Given that our holding hinges on the deference due to the BOP, rather than on a fresh interpretation of the statute in question, we need not decide the meaning of "term of imprisonment" in section 3624(a) and its impact upon the subsection before us. We note, however, that Pacheco's argument is undermined by United States v. Johnson, 529 U.S. 53, 120 S.Ct. 1114, 146 L.Ed.2d 39 (2000), where the Supreme Court interpreted another provision of the same statute, section 3624(e), which governs the supervised post-imprisonment release. In Johnson, the Court reviewed the decision of the Sixth Circuit, which relied on section 3624(a) to read section 3624(e) as mandating that an inmate whose imprisonment should have ended earlier than the date on which he was actually released is entitled to have the extra time spent in confinement counted towards his supervised release. Johnson v. United States, 154 F.3d 569, 571-72 (6th Cir. 1998).

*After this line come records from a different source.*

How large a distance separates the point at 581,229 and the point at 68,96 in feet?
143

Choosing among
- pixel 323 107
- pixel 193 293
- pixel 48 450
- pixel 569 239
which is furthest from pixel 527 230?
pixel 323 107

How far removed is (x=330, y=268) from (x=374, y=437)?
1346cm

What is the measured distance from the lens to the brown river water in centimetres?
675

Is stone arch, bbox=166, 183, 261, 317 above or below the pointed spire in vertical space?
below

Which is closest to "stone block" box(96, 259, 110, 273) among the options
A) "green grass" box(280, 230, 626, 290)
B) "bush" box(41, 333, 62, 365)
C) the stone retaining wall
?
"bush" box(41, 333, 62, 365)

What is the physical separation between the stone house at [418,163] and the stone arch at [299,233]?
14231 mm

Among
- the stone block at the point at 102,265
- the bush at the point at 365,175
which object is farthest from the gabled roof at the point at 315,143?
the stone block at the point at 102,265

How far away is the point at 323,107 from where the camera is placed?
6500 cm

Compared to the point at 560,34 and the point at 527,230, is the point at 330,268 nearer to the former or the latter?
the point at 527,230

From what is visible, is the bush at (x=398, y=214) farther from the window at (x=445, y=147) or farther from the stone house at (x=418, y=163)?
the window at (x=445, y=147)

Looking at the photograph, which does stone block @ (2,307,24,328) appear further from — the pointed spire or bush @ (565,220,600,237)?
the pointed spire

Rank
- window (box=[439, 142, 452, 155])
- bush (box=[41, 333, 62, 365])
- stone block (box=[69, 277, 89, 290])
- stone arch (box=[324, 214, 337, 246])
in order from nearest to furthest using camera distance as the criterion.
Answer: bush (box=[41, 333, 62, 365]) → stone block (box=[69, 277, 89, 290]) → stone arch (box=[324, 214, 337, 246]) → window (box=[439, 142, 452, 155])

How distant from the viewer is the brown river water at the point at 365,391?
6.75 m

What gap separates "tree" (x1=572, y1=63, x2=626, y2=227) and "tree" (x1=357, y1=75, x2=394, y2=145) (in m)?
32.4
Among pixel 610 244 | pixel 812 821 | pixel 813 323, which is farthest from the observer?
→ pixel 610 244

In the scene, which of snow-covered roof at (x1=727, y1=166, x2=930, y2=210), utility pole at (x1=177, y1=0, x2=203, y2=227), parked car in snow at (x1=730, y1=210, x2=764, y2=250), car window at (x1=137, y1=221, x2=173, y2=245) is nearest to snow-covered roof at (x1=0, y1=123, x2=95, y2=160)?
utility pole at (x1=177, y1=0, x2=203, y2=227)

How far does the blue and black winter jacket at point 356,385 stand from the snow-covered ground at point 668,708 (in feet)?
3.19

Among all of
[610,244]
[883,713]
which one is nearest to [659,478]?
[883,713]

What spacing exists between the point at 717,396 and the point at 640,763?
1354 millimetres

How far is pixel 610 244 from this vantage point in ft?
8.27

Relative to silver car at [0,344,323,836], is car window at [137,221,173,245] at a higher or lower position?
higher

The Supreme Court reversed, finding that the language of section 3624(a) does not alter the natural reading of section 3624(e) as requiring that the count of the supervised release commence only upon the inmate's actual release from prison, rather than upon the termination of his sentence. Johnson, 529 U.S. at 58-59, 120 S.Ct. 1114. Similarly, we are not persuaded that Pacheco's reading of section 3624(a) — even were we to adopt it — would require the conclusion he urges with respect to section 3624(b). Thus, even when viewed in the light most favorable to Pacheco, the meaning of the statutory language of section 3624(b) is at best ambiguous, and therefore we must defer to the reasonable interpretation adopted by the BOP.
V
While arguing that his interpretation of the statute is clear from the text and supported by legislative history, Pacheco also suggests, in the alternative, that his interpretation is plausible and should be preferred to that of the BOP because of the rule of lenity. The rule of lenity ensures that the penal laws will be sufficiently clear, so that individuals do not accidentally run afoul of them and courts do not impose prohibitions greater than the legislature intended. See United States v. Bass, 404 U.S. 336, 347-48, 92 S.Ct. 515, 30 L.Ed.2d 488 (1971). The rule "applies not only to interpretations of the substantive ambit of criminal prohibitions, but also to the penalties they impose." Bifulco v. United States, 447 U.S. 381, 387, 100 S.Ct. 2247, 65 L.Ed.2d 205 (1980). The rule of lenity, however, does not prevent an agency from resolving statutory ambiguity through a valid regulation. See Babbitt v. Sweet Home Chapter of Cmtys., 515 U.S. 687, 704 n. 18, 115 S.Ct. 2407,
132 L.Ed.2d 597 (1995). In such a case, the regulation gives the public sufficient warning to ensure that nobody mistakes the ambit of the law or its penalties. To the extent that there is any ambiguity in section 3624(b), the BOP has resolved it through a reasonable interpretation, and the rule of lenity does not apply. See Lopez v. Davis, 531 U.S. 230, 242, 121 S.Ct. 714, 148 L.Ed.2d 635 (2001) (recognizing that Chevron deference applies to the BOP's interpretation of the statutes that it administers).